Goal A:
Retype the entire filing excerpt below word for word, keeping every line, number, and punctuation mark as it appears.

Reading passage:
______
Item 3. Incorporation of Documents by Reference.

     The following documents are incorporated by reference in this Registration
Statement:

     (a) the Registrant's Annual Report on Form 10-K for the fiscal year ended
January 31, 2004;

     (b) all other reports we subsequently filed under Sections 13(a) or 15(d)
of the Securities Exchange Act of 1934; and

     (c) the description of the Registrant's common stock contained in the
Registrant's Registration Statement on Form S-3 Amendment No. 1 (Registration
No. 333-64930) previously filed with the SEC, including any amendments or
reports filed for purposes of updating such description.

     All documents subsequently filed by the Registrant pursuant to Sections
13(a), 13(c), 14 or 15(d) of the Securities Exchange Act of 1934 (the "Exchange
Act") prior to the filing of a post-effective amendment which indicates that all
securities offered have been sold or which deregisters all securities then
remaining unsold, shall hereby be deemed to be incorporated by reference into
this Registration Statement and to be a part hereof from the date of filing of
such documents.

Item 4. Description of Securities.

     Not applicable.

Item 5. Interests of Named Experts and Counsel.

     Not applicable.

Item 6. Indemnification of Directors and Officers.

     Article IX of the By-laws of the Registrant requires the Registrant to
indemnify, to the fullest extent permitted by applicable law, any person who (a)
is or was made, or threatened to be made, a party to any action or proceeding
because that person or his or her testator or intestate is or was a director or
officer of the Registrant or served, or is serving, at the request of the
Registrant as a director, officer, employee, agent or fiduciary of another
corporation, partnership, joint venture, employee benefit plan, trust or other
enterprise, against judgments, fines, amounts paid in settlement and expenses
incurred as a result of such action or proceeding, or appeal therein, and (b)
______
Goal B:
Convert the rows below into a numbered list, omitting blank lines. Begin at the line of the rows that contains "Is (x=40, y=466)" and stop after the last line of the rows.

Data for this exercise:
______
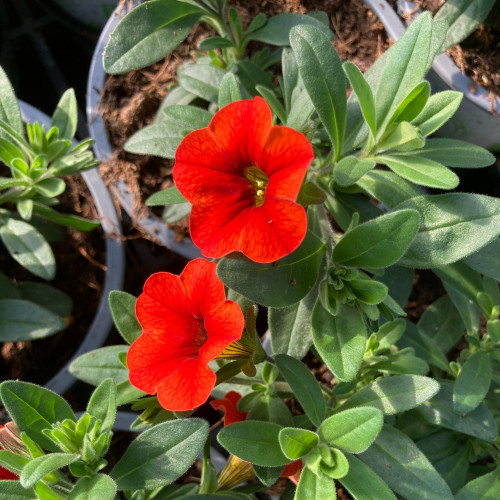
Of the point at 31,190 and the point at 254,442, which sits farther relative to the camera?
the point at 31,190

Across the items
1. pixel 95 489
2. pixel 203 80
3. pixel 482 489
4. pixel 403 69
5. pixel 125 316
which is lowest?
pixel 482 489

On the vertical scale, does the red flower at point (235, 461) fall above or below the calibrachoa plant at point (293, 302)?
below

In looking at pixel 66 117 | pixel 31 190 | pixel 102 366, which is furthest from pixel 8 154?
pixel 102 366

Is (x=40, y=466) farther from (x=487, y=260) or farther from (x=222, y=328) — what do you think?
(x=487, y=260)

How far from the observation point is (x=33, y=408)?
0.90 meters

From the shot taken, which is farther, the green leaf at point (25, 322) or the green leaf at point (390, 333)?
the green leaf at point (25, 322)

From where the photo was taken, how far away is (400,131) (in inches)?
Result: 34.3

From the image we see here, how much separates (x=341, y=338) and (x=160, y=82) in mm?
1046

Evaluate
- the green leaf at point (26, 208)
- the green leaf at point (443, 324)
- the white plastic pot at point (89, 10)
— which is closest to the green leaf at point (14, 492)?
the green leaf at point (26, 208)

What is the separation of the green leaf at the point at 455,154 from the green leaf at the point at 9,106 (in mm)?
834

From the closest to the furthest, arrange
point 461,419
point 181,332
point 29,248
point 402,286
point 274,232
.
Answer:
______
Problem solution A:
Item 3. Incorporation of Documents by Reference.

     The following documents are incorporated by reference in this Registration
Statement:

     (a) the Registrant's Annual Report on Form 10-K for the fiscal year ended
January 31, 2004;

     (b) all other reports we subsequently filed under Sections 13(a) or 15(d)
of the Securities Exchange Act of 1934; and

     (c) the description of the Registrant's common stock contained in the
Registrant's Registration Statement on Form S-3 Amendment No. 1 (Registration
No. 333-64930) previously filed with the SEC, including any amendments or
reports filed for purposes of updating such description.

     All documents subsequently filed by the Registrant pursuant to Sections
13(a), 13(c), 14 or 15(d) of the Securities Exchange Act of 1934 (the "Exchange
Act") prior to the filing of a post-effective amendment which indicates that all
securities offered have been sold or which deregisters all securities then
remaining unsold, shall hereby be deemed to be incorporated by reference into
this Registration Statement and to be a part hereof from the date of filing of
such documents.

Item 4. Description of Securities.

     Not applicable.

Item 5. Interests of Named Experts and Counsel.

     Not applicable.

Item 6. Indemnification of Directors and Officers.

     Article IX of the By-laws of the Registrant requires the Registrant to
indemnify, to the fullest extent permitted by applicable law, any person who (a)
is or was made, or threatened to be made, a party to any action or proceeding
because that person or his or her testator or intestate is or was a director or
officer of the Registrant or served, or is serving, at the request of the
Registrant as a director, officer, employee, agent or fiduciary of another
corporation, partnership, joint venture, employee benefit plan, trust or other
enterprise, against judgments, fines, amounts paid in settlement and expenses
incurred as a result of such action or proceeding, or appeal therein, and (b)

Problem solution B:
1. Is (x=40, y=466) farther from (x=487, y=260) or farther from (x=222, y=328) — what do you think?
2. (x=487, y=260)
3. How far from the observation point is (x=33, y=408)?
4. 0.90 meters
5. From the shot taken, which is farther, the green leaf at point (25, 322) or the green leaf at point (390, 333)?
6. the green leaf at point (25, 322)
7. From where the photo was taken, how far away is (400,131) (in inches)?
8. Result: 34.3
9. From the image we see here, how much separates (x=341, y=338) and (x=160, y=82) in mm?
10. 1046
11. Evaluate
12. - the green leaf at point (26, 208)
13. - the green leaf at point (443, 324)
14. - the white plastic pot at point (89, 10)
15. — which is closest to the green leaf at point (14, 492)?
16. the green leaf at point (26, 208)
17. What is the separation of the green leaf at the point at 455,154 from the green leaf at the point at 9,106 (in mm)?
18. 834
19. From the closest to the furthest, arrange
20. point 461,419
21. point 181,332
22. point 29,248
23. point 402,286
24. point 274,232
25. .
26. Answer:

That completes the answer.